Doctoral candidate Ariane Borges and Kim Nguyen ’22, M.S. ’23, who both work in Professor Arundhati Nag’s lab in the Department of Chemistry and Biochemistry and Molecular Biology Program, recently attended the LEADS Conference of the American Chemical Society in Washington, D.C., where they met David MacMillan, the 2021 Nobel Laureate in Chemistry, and other Nobel laureates.
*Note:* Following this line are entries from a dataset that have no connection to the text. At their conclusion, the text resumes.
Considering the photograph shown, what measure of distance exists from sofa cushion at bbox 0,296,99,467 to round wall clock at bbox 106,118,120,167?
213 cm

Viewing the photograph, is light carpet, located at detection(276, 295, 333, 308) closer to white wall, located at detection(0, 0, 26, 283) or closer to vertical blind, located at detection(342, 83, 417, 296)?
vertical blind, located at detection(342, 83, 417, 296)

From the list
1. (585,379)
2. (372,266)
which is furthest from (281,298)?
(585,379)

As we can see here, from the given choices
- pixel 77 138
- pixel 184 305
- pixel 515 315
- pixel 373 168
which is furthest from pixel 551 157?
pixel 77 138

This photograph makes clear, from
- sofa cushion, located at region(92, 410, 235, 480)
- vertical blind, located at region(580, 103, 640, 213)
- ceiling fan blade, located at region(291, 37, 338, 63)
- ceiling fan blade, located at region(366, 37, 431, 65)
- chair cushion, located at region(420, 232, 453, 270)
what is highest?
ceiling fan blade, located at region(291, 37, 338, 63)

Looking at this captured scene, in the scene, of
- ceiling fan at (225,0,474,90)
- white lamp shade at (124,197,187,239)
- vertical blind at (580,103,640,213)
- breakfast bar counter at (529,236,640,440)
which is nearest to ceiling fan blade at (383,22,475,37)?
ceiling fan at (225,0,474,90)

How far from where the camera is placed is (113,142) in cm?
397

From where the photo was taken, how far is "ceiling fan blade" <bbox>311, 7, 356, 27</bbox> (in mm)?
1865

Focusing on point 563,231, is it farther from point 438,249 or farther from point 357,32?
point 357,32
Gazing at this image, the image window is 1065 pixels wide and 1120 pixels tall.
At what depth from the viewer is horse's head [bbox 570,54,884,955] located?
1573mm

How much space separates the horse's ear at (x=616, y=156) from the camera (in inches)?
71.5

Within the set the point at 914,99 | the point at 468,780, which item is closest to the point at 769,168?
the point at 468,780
Borges’ research focuses on protein-protein interactions (PPI) that are essential for cell-signaling pathways. Mutations on proteins involved in PPI are hallmarks of different cancers, hence an increasing interest in inhibiting protein-protein interactions between oncogenic proteins (proteins that can potentially lead to cancer). She is working with Nag to use technologies that inhibit interactions between the SOS protein and the K-Ras protein — which is involved in cell-signaling pathways that control cell growth, proliferation, and apoptosis (cell death) and is often mutated into an oncogenic state.
After completing her Ph.D., Borges plans to start her career in the pharmaceutical industry focusing on chemotherapeutic drug development.
Nguyen is developing bifunctional molecules that aim to inhibit the aggregation of Amyloid beta in Alzheimer’s disease and also sequester metal ions that exacerbate the disorder. “This is a promising approach to further understand and design therapeutics for neurodegenerative diseases like Alzheimer’s,” she says. Nguyen is applying to Ph.D. programs in chemical biology/chemistry this year with the goal of a career in the pharmaceutical industry.